#### Texto de origen
==========

Jesús nos dio el ejemplo de una vida gastada por los demás, una
vida hecha «pan partido para el mundo». Con las palabras: «Haced también
vosotros como he hecho yo», Jesús instituye, por lo tanto, la diakonía,
es decir, el servicio,
elevándolo a ley fundamental, o, mejor, a estilo de vida y a modelo de todas
las relaciones en la Iglesia. Como si dijera, también con respecto al
lavatorio de los pies, lo que dijo al instituir la Eucaristía: «¡Haced esto en
memoria mía!»
En este momento debo hacer una pequeña digresión antes de
proseguir el discurso. Un padre antiguo, el beato Isaac de Nínive, daba este consejo a quien está
obligado, por el deber, a hablar de cosas espirituales a las que aún no ha
llegado con su vida: «Habla de ello —decía— como quien pertenece a la clase de los discípulos y no
con autoridad, después de haber humillado tu alma y de haberte hecho más
pequeño que cualquiera de tus oyentes»[1]. Este es el espíritu, Venerables
padres, hermanos y hermanas, con el que me atrevo a hablaros de servicio, a
vosotros que lo vivís día a día.

==========

#### Material mostrado

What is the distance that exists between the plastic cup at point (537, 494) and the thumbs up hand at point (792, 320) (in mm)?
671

==========

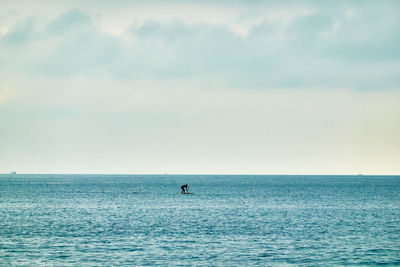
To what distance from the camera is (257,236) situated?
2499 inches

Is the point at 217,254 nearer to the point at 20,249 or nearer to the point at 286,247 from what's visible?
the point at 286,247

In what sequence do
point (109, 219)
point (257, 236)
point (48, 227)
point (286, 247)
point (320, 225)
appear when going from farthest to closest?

==========

#### Requisitos
Continúa el texto sobre el servicio a partir de su última frase. Los ítems no tienen relación con el texto sobre el servicio.

#### Resultado
Recuerdo la observación en broma que nos hizo una vez el entonces
Prefecto de la Congregación de la Fe, el Cardenal Franjo Seper, a los miembros de la Comisión Teológica
Internacional: «Ustedes, teólogos —dijo sonriendo—, apenas habéis terminado de
escribir algo inmediatamente ponéis vuestro nombre y apellido. Nosotros, en la
Curia, debemos hacer todo de forma anónima». Es una cualidad del servicio
evangélico que me hace admirar y agradecer los muchos siervos anónimos de la Iglesia que trabajan en la Curia
Romana, en las Curias episcopales y en las Nunciaturas.
El espíritu de servicio
Volvamos al tema. Debemos profundizar en lo que significa
«servicio», para poderlo realizar en nuestra vida y no detenernos en las
palabras. El servicio no
es, en sí mismo, una virtud; en ningún catálogo de las virtudes o de los
frutos del Espíritu, como los llama el Nuevo Testamento, se encuentra la
palabra diakonía, servicio. De hecho,
incluso se habla de un servicio al pecado (cf. Rom 6, 16) o a los ídolos (cf. 1
Cor 6, 9), que ciertamente no es un buen servicio. Por sí mismo, el servicio es
algo neutral: indica una
condición de vida, o una forma de relacionarse con los demás en el
propio trabajo, un ser dependiente de los demás. Incluso puede ser algo malo,
si se hace por constricción (esclavitud), o solo por interés.
Todo el mundo habla hoy de servicio; todos dicen que están en
servicio: el comerciante sirve a los clientes; de cualquiera que ejerza una
tarea en la sociedad, se dice que sirve, o que está de servicio. Pero es
evidente que el servicio del que habla el Evangelio es otra cosa, aunque no
excluye en sí mismo, ni necesariamente lo descalifica, el servicio tal como lo entiende
el mundo. Toda la
diferencia está en las motivaciones y en la actitud interior con la
que se realiza el servicio.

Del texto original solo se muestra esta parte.